D’abord parce que nous vivons tous en république et que nous nous en trouvons bien. Les gens qui nous voient ferrailler contre les « républicains » se frottent les yeux et se demandent quel type de société alternative nous pourrions bien prôner. Et ils ont tendance à se défier de nous si nous avons l’étourderie de nous désigner nous-mêmes comme antirépublicains. Pourquoi choisissons-nous une étiquette qui nous donne tort d’avance ? Et des réactionnaires caractérisés peuvent alors se draper dans les attitudes de Saint-Just ou de Condorcet que nous sommes idiots de leur abandonner. République, c’est une forme de société politique ; démocratie c’est un mode de fonctionnement (élection, transparence, révocabilité) qui concerne aussi bien les États que les organisations, les groupes... ou les classes. Il n’y a pas dilemme.

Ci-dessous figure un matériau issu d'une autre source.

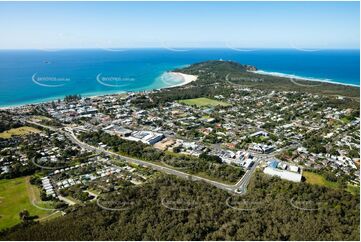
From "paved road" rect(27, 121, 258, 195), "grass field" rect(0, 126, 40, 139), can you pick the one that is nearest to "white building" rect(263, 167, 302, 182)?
"paved road" rect(27, 121, 258, 195)

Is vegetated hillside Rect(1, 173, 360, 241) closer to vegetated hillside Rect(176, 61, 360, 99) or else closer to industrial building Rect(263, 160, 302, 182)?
industrial building Rect(263, 160, 302, 182)

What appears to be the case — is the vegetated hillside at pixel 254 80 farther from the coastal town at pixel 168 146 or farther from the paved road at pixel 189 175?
the paved road at pixel 189 175

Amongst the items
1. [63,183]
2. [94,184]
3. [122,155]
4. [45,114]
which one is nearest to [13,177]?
[63,183]

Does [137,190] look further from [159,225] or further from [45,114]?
[45,114]

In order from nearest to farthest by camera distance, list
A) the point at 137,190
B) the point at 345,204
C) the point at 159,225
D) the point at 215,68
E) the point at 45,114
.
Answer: the point at 159,225
the point at 345,204
the point at 137,190
the point at 45,114
the point at 215,68

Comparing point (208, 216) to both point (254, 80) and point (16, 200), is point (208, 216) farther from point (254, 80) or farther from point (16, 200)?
point (254, 80)

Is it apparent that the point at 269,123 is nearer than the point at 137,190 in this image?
No

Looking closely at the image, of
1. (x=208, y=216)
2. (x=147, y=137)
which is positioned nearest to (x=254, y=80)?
(x=147, y=137)
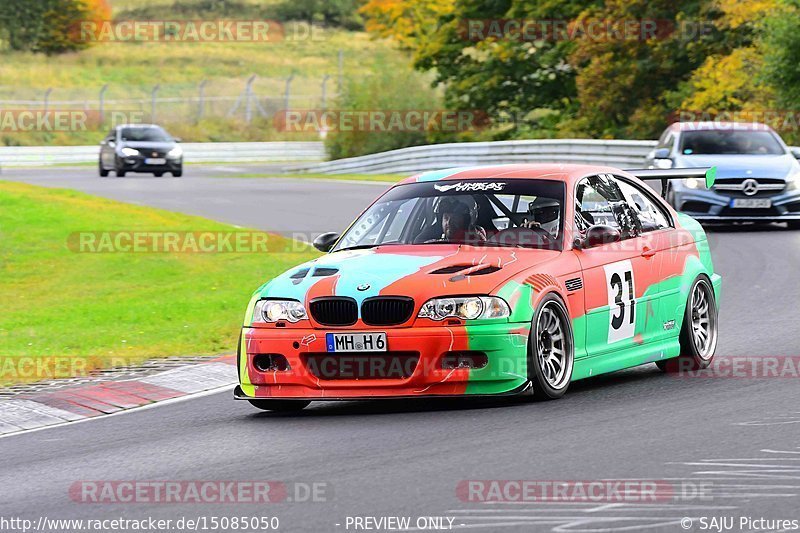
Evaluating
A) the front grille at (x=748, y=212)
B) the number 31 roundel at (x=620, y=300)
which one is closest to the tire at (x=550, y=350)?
the number 31 roundel at (x=620, y=300)

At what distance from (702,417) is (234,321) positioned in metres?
6.55

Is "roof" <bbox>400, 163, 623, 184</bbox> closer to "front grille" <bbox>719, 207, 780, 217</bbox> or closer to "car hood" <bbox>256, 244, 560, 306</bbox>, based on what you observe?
"car hood" <bbox>256, 244, 560, 306</bbox>

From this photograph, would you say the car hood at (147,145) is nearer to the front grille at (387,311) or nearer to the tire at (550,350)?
the tire at (550,350)

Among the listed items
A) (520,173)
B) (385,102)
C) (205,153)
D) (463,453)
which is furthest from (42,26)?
(463,453)

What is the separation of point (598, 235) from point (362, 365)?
1.96 meters

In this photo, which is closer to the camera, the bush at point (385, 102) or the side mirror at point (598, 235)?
the side mirror at point (598, 235)

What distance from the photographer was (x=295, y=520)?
6324 mm

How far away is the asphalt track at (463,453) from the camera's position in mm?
6379

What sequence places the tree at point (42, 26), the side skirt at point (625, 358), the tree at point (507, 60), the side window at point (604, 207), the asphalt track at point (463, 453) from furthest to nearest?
the tree at point (42, 26), the tree at point (507, 60), the side window at point (604, 207), the side skirt at point (625, 358), the asphalt track at point (463, 453)

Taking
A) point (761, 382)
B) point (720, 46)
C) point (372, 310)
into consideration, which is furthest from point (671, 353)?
point (720, 46)

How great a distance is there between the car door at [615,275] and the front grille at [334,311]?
5.21 feet

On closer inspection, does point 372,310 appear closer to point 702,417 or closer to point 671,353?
point 702,417

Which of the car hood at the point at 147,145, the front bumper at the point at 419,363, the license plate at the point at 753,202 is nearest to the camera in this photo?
the front bumper at the point at 419,363

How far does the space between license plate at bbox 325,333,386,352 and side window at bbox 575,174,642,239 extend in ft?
6.19
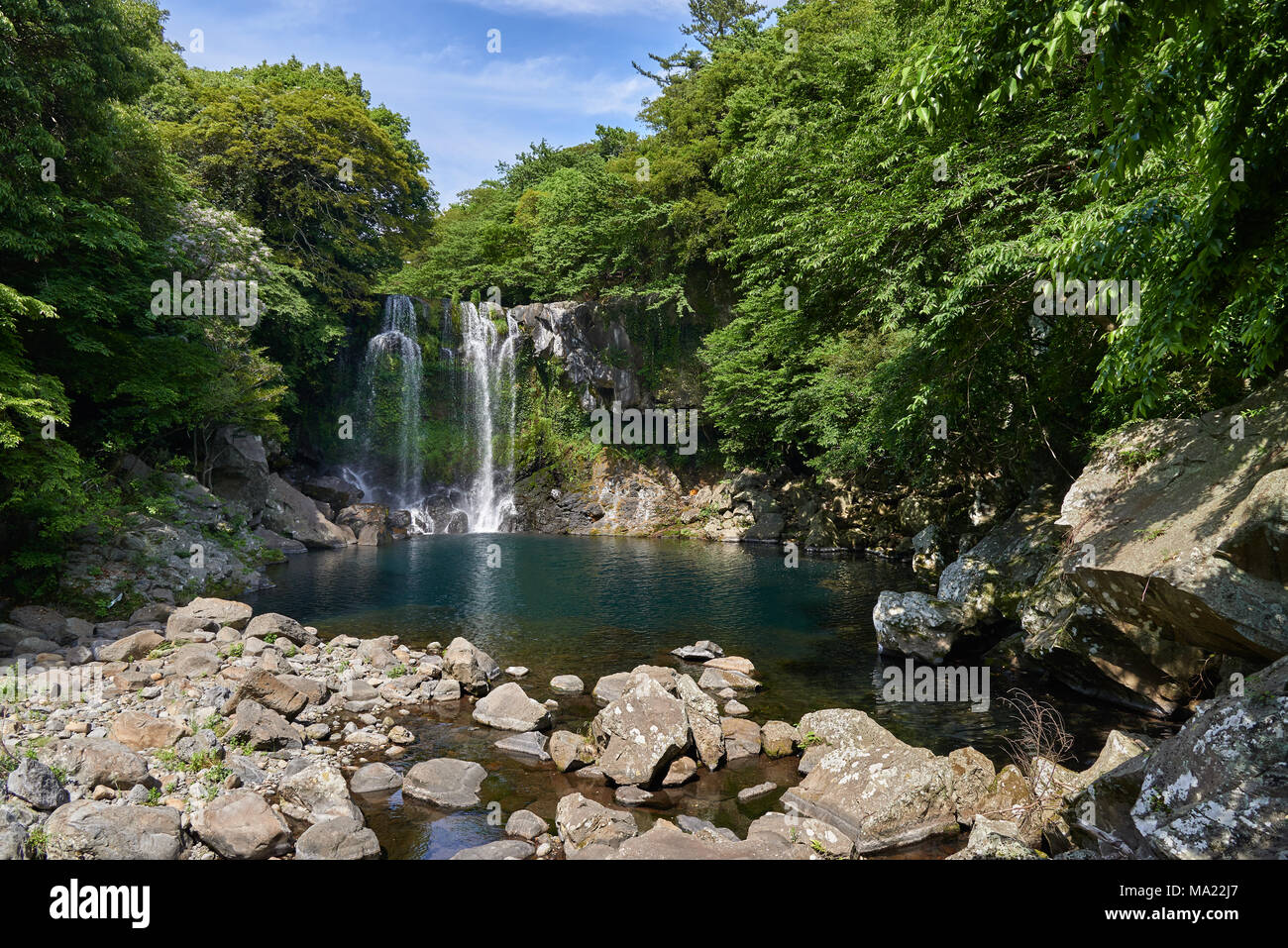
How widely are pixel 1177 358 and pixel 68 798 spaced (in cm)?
1607

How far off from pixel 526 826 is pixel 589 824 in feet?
2.56

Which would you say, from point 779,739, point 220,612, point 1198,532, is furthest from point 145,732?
point 1198,532

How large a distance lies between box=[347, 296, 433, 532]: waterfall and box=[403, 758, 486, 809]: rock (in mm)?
32829

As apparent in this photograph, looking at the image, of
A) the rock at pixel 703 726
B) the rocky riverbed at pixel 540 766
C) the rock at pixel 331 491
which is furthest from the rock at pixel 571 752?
the rock at pixel 331 491

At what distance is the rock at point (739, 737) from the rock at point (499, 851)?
3.59m

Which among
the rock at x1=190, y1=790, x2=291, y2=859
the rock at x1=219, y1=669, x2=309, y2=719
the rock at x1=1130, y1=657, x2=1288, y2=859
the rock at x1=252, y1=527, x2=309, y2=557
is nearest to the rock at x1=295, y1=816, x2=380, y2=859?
the rock at x1=190, y1=790, x2=291, y2=859

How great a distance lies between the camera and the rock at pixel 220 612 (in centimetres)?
1490

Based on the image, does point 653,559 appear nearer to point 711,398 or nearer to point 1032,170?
point 711,398

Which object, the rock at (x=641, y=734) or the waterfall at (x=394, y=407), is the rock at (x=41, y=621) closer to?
the rock at (x=641, y=734)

Si on vise le jacobinisme, il est maladroit d’aussi mal délimiter sa cible, et de cartonner l’ensemble d’une forme de gouvernement qui donne satisfaction au plus grand nombre. C’est maladroit et c’est un signe sérieux d’inculture historique : les Girondins étaient de très authentiques républicains, et la plus belle fête de la Révolution s’est appelée fête de la Fédération. Depuis cinquante ans, différentes mesures décentralisatrices d’importance ont bien été prises par la République, n’est-ce pas ?

Les vrais conflits pédagogiques ne se déroulent pas dans les pages « idées » du Monde ou dans les paniers de crabes des nominations universitaires, mais dans les établissements, quand les pratiques se confrontent, dans les conseils d’enseignement, dans l’élaboration d’un projet d’établissement, dans la façon dont une réforme est appliquée avec inventivité et dynamisme, ou sournoisement égorgée au coin d’un couloir. J’ai comme bien d’autres le souvenir de rudes bagarres ; elles ne se sont jamais faites sur le clivage idéologique « démocrates » contre « républicains ». Jamais.

J’ajouterai que l’attitude bannière contre bannière soude des clans, mais bloque le débat d’idées. On force sa position, on l’exagère jusqu’à se caricaturer soi-même et que cela se produise dans le camp d’en face ne me réjouit nullement : parce qu’il n’est plus capable de me faire des objections intéressantes, de me renvoyer des données que j’aurais tendance à glisser sous le tapis. Plutôt que d’en être réduit à hausser les épaules devant des outrances polémiques, j’aimerais rencontrer des objections réfléchies et substantielles. Partisans de l’éducation nouvelle, nous avons besoin de critiques intelligentes - et les publications conservatrices sont depuis dix ans bien décevantes à cet égard.

La solidarité de clan conduit à une solidarité de combat avec toutes les positions émises de notre côté, même quand certaines sont trop peu fondées ou outrancières. On aimerait en discuter, en juger. Le débat doit être possible, il est même indispensable. Et une atmosphère de guerre l’étouffe ; on sait assez que les guerres, les vraies, celles qui font des morts, sont un recul extraordinaire de l’intelligence et de la droiture intellectuelle. « Il ne faut pas faire le jeu de... », « Si tu dis ça, tu vas faire plaisir à » - et autres vieux chantages increvables.

Enterrons les bannières (surtout si elles nous donnent tort d’avance !) et discutons. Fermement, mais clairement. Question par question, et non clan contre clan.